Little white lies have a tendency to snowball. The more we lie, the more our brains seem to become desensitised to deception.

Tali Sharot at University College London and her team ran an experiment that encouraged volunteers to lie. They were shown jars of pennies, full to varying degrees, and asked to send estimates of how many there were to partners in another room. The partners were shown blurrier images of the jars, so relied on the volunteers’ estimates to guess the number of pennies, in order to win a reward for each of them.

When the volunteers were told they would get a higher personal reward if their partner’s answer were wrong – and that the more inaccurate the answer, the greater the reward would be – they started telling small lies, which escalated. A person who might have started with a lie that earned them £1 may have ended up telling fibs worth £8, for example. Brain scans showed that the first lie was associated with a burst of activity in the amygdalae, areas involved in emotional responses. But this activity lessened as the lies progressed (Nature Neuroscience, DOI: 10.1038/nn.4426). “This highlights the danger of engaging in small acts of dishonesty,” says Sharot. (reported by New Scientist).
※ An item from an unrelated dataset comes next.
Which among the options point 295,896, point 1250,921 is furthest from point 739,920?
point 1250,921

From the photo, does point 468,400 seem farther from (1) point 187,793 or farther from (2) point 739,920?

Evidence that not all scientific endeavour necesarily expands our useful knowledge! We don’t need a researcher to tell us this stuff. I bet much the same information can be found in Babylonic cuneiform. The results of paying people to lie were evident several thousand years ago, which is why countless generations have tried to stop children lying. Instilling the inclination toward truth and integrity starts in the cradle, and should be strengthened by school. It’s a long and tedious business training children, but an inescapable duty of love. Do we, as a society, have the time and energy to do it properly? A glance at the news suggests that some people simply cannot distinguish truth from fiction, or don’t want to. We are all the losers thereby.